== Prompt A ==
Please convert the CT segmentation records below into a numbered list, leaving out any blank lines.

Let us concentrate on the naming of the animal kinds within the twenty-four-hour period of the sixth day of creation. There is adequate defense made for these days being literal 24-hour days elsewhere. The primary thesis here is that Adam (perhaps Eve also) was not only fully capable of adult thought within a mature mind at creation, but also pre-informed or pre-programmed with knowledge essential not only to his own survival, but also to carrying out his Creator's multiple purposes. This information would include, among other things: (1) language—the ability to place into spoken words mind-integrated sense experiences, as well as rational thought about the world around him; (2) physical coordination and strength reflective of an adult age; and (3) awareness of other things that were not perceived and learned via the senses (such as an intuitive sense of an absolute power and absolute perfection within a personality beyond us—intuitive knowledge implanted within us by God!).
Many, perhaps most, theologians have taught God's immanence or presence with us. However, there are some that have thought of God as only a transcendent being that created and has since remained distant from any human contact (deism). However, even though God is transcendent in essence (i.e., a being that is above, beyond, and greater than the creation), He has also demonstrated His immanence by being both present and active personally, evidenced by being involved with us on earth in many ways. For instance, Scripture tells us that God walked with Adam and Eve in the Garden of Eden, has spoken through the prophets, performed miracles (such as the great Flood, the plagues in Egypt, and the parting of the Red Sea), and revealed Himself fully in the person of Jesus Christ.
Scripture clearly will have nothing to do with a God who is only transcendent, but does, in describing His presence with us, prescribe definite limits on His immanence. God is not so immanent as to be considered to be everything. That is, one can distinguish God and His activity from demonic beings and their activity. Also, one can distinguish between human political ideals/ethics and the direct presence of God. Pantheists, on the other hand, do not distinguish God's activity from His essence. But the Creator is very different from any created thing (Romans 1:21-25). Millard Erickson gives a lengthy affirmation of the Biblical doctrine of immanence and adds that God must also be beyond all of history and creation, or we would have no objective standard of right and wrong.

== Data for processing ==
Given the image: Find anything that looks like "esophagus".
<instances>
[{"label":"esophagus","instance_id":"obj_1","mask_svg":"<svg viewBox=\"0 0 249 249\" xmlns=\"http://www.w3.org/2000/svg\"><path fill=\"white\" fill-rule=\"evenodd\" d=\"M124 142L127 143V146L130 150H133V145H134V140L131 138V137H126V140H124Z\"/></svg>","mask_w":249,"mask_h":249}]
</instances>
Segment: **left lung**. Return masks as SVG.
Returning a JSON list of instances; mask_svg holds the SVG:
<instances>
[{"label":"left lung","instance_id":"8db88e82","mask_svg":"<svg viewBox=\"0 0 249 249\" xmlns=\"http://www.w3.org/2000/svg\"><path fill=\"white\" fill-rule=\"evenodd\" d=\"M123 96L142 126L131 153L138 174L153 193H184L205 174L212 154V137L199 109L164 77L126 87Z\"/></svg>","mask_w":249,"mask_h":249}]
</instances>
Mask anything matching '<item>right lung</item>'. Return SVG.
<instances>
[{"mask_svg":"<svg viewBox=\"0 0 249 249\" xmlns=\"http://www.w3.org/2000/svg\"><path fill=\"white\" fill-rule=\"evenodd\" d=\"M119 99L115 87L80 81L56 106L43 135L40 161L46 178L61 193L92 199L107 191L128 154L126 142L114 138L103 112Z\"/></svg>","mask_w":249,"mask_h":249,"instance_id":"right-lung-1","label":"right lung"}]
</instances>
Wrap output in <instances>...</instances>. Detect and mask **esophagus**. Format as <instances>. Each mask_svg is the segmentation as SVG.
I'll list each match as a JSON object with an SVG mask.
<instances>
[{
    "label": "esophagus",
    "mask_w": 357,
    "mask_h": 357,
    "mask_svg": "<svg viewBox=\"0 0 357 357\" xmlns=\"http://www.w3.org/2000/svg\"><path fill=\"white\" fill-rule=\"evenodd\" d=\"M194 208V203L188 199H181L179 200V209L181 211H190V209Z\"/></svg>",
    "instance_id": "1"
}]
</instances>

== Prompt B ==
Carry on the text about God's transcendence and immanence, starting after its last sentence.

== Written response A ==
1. Given the image: Find anything that looks like "esophagus".
2. <instances>
3. [{"label":"esophagus","instance_id":"obj_1","mask_svg":"<svg viewBox=\"0 0 249 249\" xmlns=\"http://www.w3.org/2000/svg\"><path fill=\"white\" fill-rule=\"evenodd\" d=\"M124 142L127 143V146L130 150H133V145H134V140L131 138V137H126V140H124Z\"/></svg>","mask_w":249,"mask_h":249}]
4. </instances>
5. Segment: **left lung**. Return masks as SVG.
6. Returning a JSON list of instances; mask_svg holds the SVG:
7. <instances>
8. [{"label":"left lung","instance_id":"8db88e82","mask_svg":"<svg viewBox=\"0 0 249 249\" xmlns=\"http://www.w3.org/2000/svg\"><path fill=\"white\" fill-rule=\"evenodd\" d=\"M123 96L142 126L131 153L138 174L153 193H184L205 174L212 154V137L199 109L164 77L126 87Z\"/></svg>","mask_w":249,"mask_h":249}]
9. </instances>
10. Mask anything matching '<item>right lung</item>'. Return SVG.
11. <instances>
12. [{"mask_svg":"<svg viewBox=\"0 0 249 249\" xmlns=\"http://www.w3.org/2000/svg\"><path fill=\"white\" fill-rule=\"evenodd\" d=\"M119 99L115 87L80 81L56 106L43 135L40 161L46 178L61 193L92 199L107 191L128 154L126 142L114 138L103 112Z\"/></svg>","mask_w":249,"mask_h":249,"instance_id":"right-lung-1","label":"right lung"}]
13. </instances>
14. Wrap output in <instances>...</instances>. Detect and mask **esophagus**. Format as <instances>. Each mask_svg is the segmentation as SVG.
15. I'll list each match as a JSON object with an SVG mask.
16. <instances>
17. [{
18.     "label": "esophagus",
19.     "mask_w": 357,
20.     "mask_h": 357,
21.     "mask_svg": "<svg viewBox=\"0 0 357 357\" xmlns=\"http://www.w3.org/2000/svg\"><path fill=\"white\" fill-rule=\"evenodd\" d=\"M194 208V203L188 199H181L179 200V209L181 211H190V209Z\"/></svg>",
22.     "instance_id": "1"
23. }]
24. </instances>

== Written response B ==
If God is totally immanent within the creation and history, there is no basis for making ethical evaluations. There is no outside objective standard by which to make such judgments. When we overemphasize immanence at the expense of transcendence, God becomes virtually a label for man's highest values, ideals, and aspirations. 
One must remember that with whatever content Adam thought, he was still responsible as a human being before an immanent/transcendent God to carry out God's purposes. Adam was not God. Neither was he a robot nor an automaton even though God gave him abilities and knowledge beyond that which we have now. Adam had the capacity to exercise his will. We are not saying that Adam's ability to name animals rapidly, and perhaps with pre-programmed names, means that all of Adam's thoughts came in this manner. The world was new and Adam was without sin. This undoubtedly made him more capable than we are. The human brain does have amazing capacity for thought and learning (even in humans affected by the fall), a capacity so great that its information content could fill millions of volumes of books! We have often heard that humans today utilize only 10-20% of our brain's capacity. Adam may have been able to utilize what he did know much more rapidly and with greater acuity than we can. It is reasonable to suspect that this is the case, but this alone may not fully account for his astounding ability to name all the animals and be anesthetized for Eve's creation all in a single day! The point, then, is that God may have interacted with Adam in such a manner that Adam could make value judgments and volitional decisions with the information that God had already supplied to him at his creation.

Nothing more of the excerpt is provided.